At the CRBM conference I showed the basic graph-like API that I and
Brian Kelley (and others) found useful for molecular data structures.
It says that atoms have bonds and bonds have atoms, and the molecule
has a list of all atoms and all bonds. Iddo Friedberg asked why we
chose that over a connection matrix. I don't think we answered it
fully, so here's part of my follow-up....
connection matrix vs. node with edges for molecules
I wanted to follow up on your comments about using a connection matrix for bond information. Both Brian and I were against it, but weren't that clear in explaining why. My comment was that the matrix itself would take up too much space, which isn't correct since it can be stored as a sparse matrix, as you pointed out.
Brian gave a different reason - that an atom with a list of ordered bonds - helps with chirality, but didn't full explain why. I thought at first I understood his reason, but now I'm less certain. Reading the SMILES docs at http://www.daylight.com/dayhtml/doc/theory/theory.smiles.html#RTFToC24
SMILES uses a very general type of chirality specification based on local chirality. Instead of using a rule-based numbering scheme to order neighbor atoms of a chiral center, orientations are based on the order in which neighbors occur in the SMILES string.This means Daylight doesn't believe the actual order of bonds is important, only the order of atoms in the SMILES string (or more generally, the insertion order of the atom into the molecule).
If that's the case, and Brian has more experience in dealing with chirality so he'll make the final call on that, then that isn't a strong reason against using a sparse matrix.

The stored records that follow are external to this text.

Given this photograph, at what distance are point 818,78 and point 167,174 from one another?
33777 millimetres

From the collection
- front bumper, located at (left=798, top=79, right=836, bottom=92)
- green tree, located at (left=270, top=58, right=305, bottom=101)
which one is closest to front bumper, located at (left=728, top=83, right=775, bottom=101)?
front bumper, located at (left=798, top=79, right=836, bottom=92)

However, the data model we use is
- a molecule has a list of atoms
- an atom has a list of bonds / "other" atoms
API-wise, all that's missing in what we propose compared to a matrix API is the [i][j] lookup, that is, "given an atom, return the bond to another atom, or None/KeyError if there isn't one." Easy enough to add, but something I haven't needed often.
In the cases where I do need a connection matrix, I just create one from the graph. In that way I don't have to worry about changing the matrix when I add/delete atoms as it only reflects the connectivity which existed when I made the matrix. I do think maintaining a proper, generic sparse distance matrix in the face of edits is the major reason to use a representation which more closely fits the graph-like data model.
The chirality argument says that you may want to change the order of the bonds for a given atom. With a connection matrix, the bond order is invariant and it depends on the order of atoms in the matrix. If I want the bonds for a given atom to be in a different order (which is effectively never, and so why I consider this a weak argument) then I'll need a rearrangement vector which tells me how to get the atoms in the correct order. A performance hit and cumbersome code.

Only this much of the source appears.